◆ TASK INPUT ◆
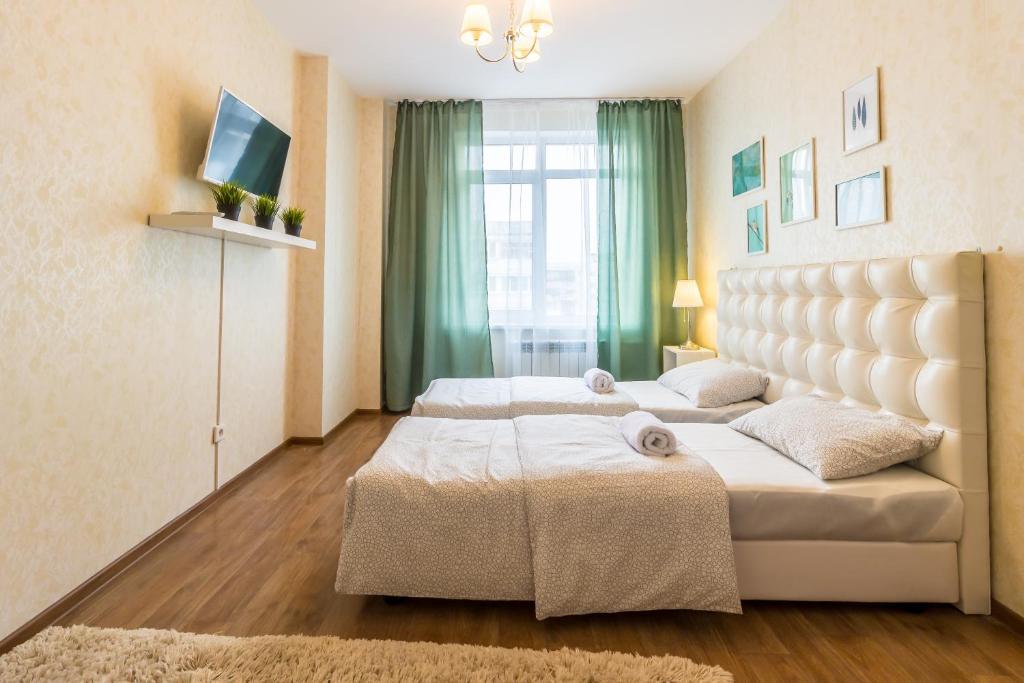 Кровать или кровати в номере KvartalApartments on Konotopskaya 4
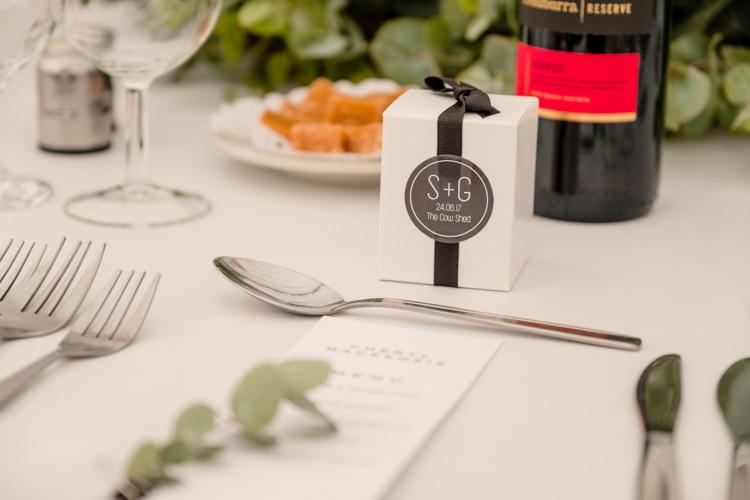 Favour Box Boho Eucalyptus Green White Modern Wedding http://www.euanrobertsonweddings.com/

* * *

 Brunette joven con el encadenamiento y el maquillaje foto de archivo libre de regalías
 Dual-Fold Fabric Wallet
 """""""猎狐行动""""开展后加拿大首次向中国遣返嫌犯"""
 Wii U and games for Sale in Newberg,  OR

==

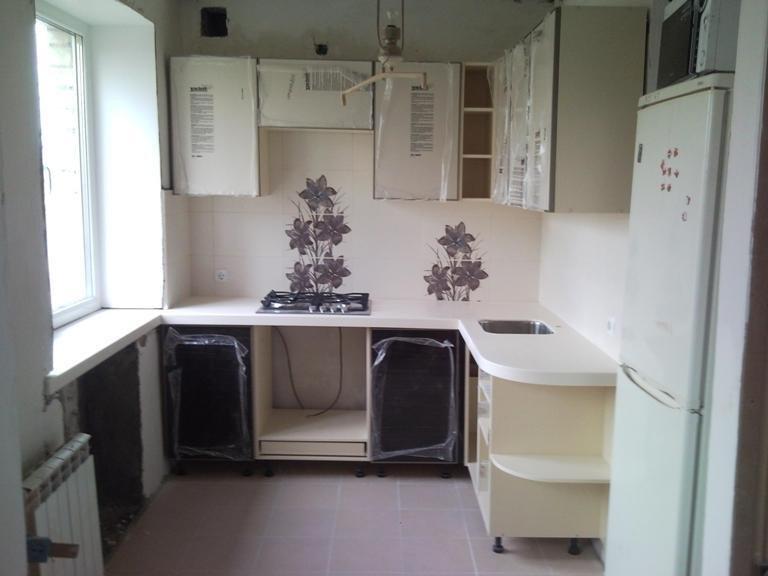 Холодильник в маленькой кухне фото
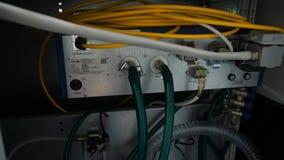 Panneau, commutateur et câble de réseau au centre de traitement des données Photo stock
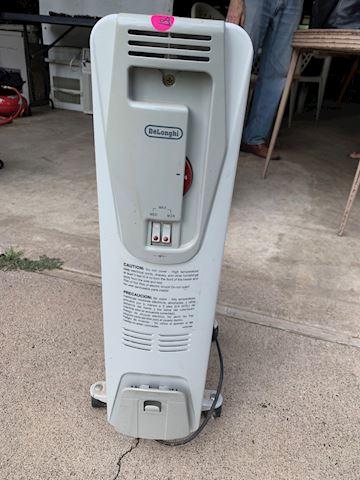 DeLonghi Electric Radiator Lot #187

◆ BRIEF ◆
In the listing above, find the line containing "Panneau, commutateur et" and the line containing "DeLonghi Electric Radiator Lot #187", then write out both of them and every line between, exactly, with no pictures.

◆ RESULT OF THIS EXERCISE ◆
 Panneau, commutateur et câble de réseau au centre de traitement des données Photo stock
 DeLonghi Electric Radiator Lot #187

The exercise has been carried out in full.